Data part 2: filtering, dedup, mixing, synthetic

Lesson 11 ended at the top of a funnel: raw Common Crawl and a few other sources, sized at trillions of tokens. This lesson opens the rest of the funnel, the filtering and deduplication that shrink raw data into a usable training corpus, the mixing that decides what the model gets exposed to, and the newer category of synthetic data. Like the previous lesson, this is taught at the data-engineering level: what the steps do, why they matter, how to reason about their trade-offs. Legal and policy debates about training data are out of scope here.

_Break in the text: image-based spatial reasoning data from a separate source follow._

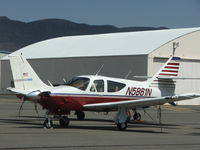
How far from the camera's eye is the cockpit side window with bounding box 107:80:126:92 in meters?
22.3

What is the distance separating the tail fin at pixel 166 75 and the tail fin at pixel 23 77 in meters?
5.18

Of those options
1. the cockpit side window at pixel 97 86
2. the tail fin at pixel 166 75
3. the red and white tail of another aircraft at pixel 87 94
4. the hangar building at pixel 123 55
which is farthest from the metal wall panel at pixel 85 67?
the cockpit side window at pixel 97 86

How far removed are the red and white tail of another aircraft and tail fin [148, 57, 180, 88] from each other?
0.43 m

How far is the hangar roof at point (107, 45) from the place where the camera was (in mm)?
53781

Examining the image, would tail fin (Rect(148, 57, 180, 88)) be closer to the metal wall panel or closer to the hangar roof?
the metal wall panel

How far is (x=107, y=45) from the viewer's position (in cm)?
5803

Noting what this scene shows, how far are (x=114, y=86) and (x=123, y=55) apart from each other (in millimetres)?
31141

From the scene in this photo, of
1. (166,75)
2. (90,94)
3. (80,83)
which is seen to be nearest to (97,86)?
(90,94)

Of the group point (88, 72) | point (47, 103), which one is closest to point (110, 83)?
point (47, 103)

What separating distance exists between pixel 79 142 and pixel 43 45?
52586 mm

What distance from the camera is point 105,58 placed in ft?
180

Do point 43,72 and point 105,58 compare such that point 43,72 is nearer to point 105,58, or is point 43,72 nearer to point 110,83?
point 105,58

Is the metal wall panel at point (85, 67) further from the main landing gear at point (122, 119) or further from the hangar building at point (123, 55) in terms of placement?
the main landing gear at point (122, 119)

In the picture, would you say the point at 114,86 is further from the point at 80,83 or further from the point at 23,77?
the point at 23,77
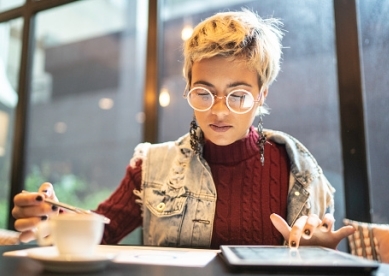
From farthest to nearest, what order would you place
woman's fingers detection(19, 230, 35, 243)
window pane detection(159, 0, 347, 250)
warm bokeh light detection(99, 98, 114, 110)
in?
1. warm bokeh light detection(99, 98, 114, 110)
2. window pane detection(159, 0, 347, 250)
3. woman's fingers detection(19, 230, 35, 243)

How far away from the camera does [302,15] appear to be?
1777 mm

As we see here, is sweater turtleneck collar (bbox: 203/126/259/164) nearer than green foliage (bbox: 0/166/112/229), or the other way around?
sweater turtleneck collar (bbox: 203/126/259/164)

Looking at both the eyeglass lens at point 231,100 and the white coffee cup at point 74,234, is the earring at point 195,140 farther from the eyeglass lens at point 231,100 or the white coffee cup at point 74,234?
the white coffee cup at point 74,234

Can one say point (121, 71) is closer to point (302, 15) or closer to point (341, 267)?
point (302, 15)

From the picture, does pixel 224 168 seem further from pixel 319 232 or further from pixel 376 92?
pixel 376 92

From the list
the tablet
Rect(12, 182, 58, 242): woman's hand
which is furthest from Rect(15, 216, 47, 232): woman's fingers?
the tablet

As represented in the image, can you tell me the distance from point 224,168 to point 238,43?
394 millimetres

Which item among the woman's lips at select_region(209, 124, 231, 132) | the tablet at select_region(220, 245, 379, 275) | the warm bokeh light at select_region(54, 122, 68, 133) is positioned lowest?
the tablet at select_region(220, 245, 379, 275)

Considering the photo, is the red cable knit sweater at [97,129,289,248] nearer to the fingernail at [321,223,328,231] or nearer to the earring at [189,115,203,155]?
the earring at [189,115,203,155]

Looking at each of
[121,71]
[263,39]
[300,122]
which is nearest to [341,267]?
[263,39]

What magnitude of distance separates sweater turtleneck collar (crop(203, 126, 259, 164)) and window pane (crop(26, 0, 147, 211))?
38.8 inches

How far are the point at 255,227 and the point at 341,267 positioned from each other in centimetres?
60

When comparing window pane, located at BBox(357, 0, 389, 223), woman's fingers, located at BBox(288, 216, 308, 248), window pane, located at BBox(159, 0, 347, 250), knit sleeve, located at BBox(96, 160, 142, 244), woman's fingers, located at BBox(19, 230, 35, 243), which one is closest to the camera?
woman's fingers, located at BBox(288, 216, 308, 248)

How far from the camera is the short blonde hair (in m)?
1.09
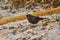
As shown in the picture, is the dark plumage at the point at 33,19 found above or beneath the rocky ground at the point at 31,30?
above

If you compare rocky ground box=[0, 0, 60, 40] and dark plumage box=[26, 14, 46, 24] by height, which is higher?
dark plumage box=[26, 14, 46, 24]

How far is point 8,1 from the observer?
7348mm

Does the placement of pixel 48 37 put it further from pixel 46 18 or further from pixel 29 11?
pixel 29 11

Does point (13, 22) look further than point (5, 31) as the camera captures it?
Yes

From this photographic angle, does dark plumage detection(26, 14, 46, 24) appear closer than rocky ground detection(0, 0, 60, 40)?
No

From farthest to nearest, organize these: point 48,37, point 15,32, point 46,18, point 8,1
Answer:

Filtering: heuristic, then classifier

Most raw web text is not worth training on. Filtering is the family of decisions that drops the worst of it. Two layers in practice:

Heuristic filters. Cheap, fast rules with no learning. Examples: minimum and maximum document length, ratio of letters to symbols, ratio of stop-words, fraction of repeated lines or n-grams, fraction of bullet-point or boilerplate text, fraction of non-target languages. These eliminate the obvious junk (placeholder pages, scraping artifacts, content-farm filler) at low cost. The exact ruleset varies by dataset; FineWeb and RefinedWeb publish theirs explicitly.
Classifier filters. A small model trained to predict “is this high-quality text?” The classifier is trained on a curated positive set (Wikipedia, books, vetted long-form prose) and a negative set (raw web), then applied to score every document; everything below a threshold is dropped. This is more expensive but catches subtler issues heuristics miss. Some recipes (RefinedWeb-style) keep a tight heuristic stack; others (FineWeb-Edu-style) layer in a classifier-based “educational quality” filter on top.

The combined effect of the two layers is typically the 5-10x shrink that lesson 11’s funnel attributed to deeper quality filtering.

Deduplication: exact, near, and substring

Once filtering reduces the corpus, deduplication removes redundancy, and it matters more than most engineers expect. The web contains enormous amounts of repeated content: re-published articles, scraped mirrors, boilerplate templates, identical paragraphs across thousands of pages. Training on duplicates wastes compute (you teach the model the same thing many times) and skews the model toward whatever was duplicated, which is rarely the most useful content.

Three levels, used in combination:

Exact deduplication. Hash every document; drop hashes that appear more than once. Catches identical mirrors. Cheap.
Near-duplicate deduplication. Compute MinHash signatures of each document and use locality-sensitive hashing (LSH) to find approximate matches. Catches re-published articles with small edits, near-identical templates, and slightly-shuffled content. The standard technique in modern open dataset pipelines.
Substring or n-gram deduplication. Operate at the level of phrases (e.g. dropping or thinning matches of >100-token spans that appear in many documents). Useful at the high end of quality, where even partial duplication carries signal that the rest of the dataset already contains.

Empirically, deduplication shrinks corpora by 2-10x on top of filtering, and the perplexity/quality of the resulting model often improves at the same final token count. Less data trained on cleaner unique content beats more data trained on duplicates.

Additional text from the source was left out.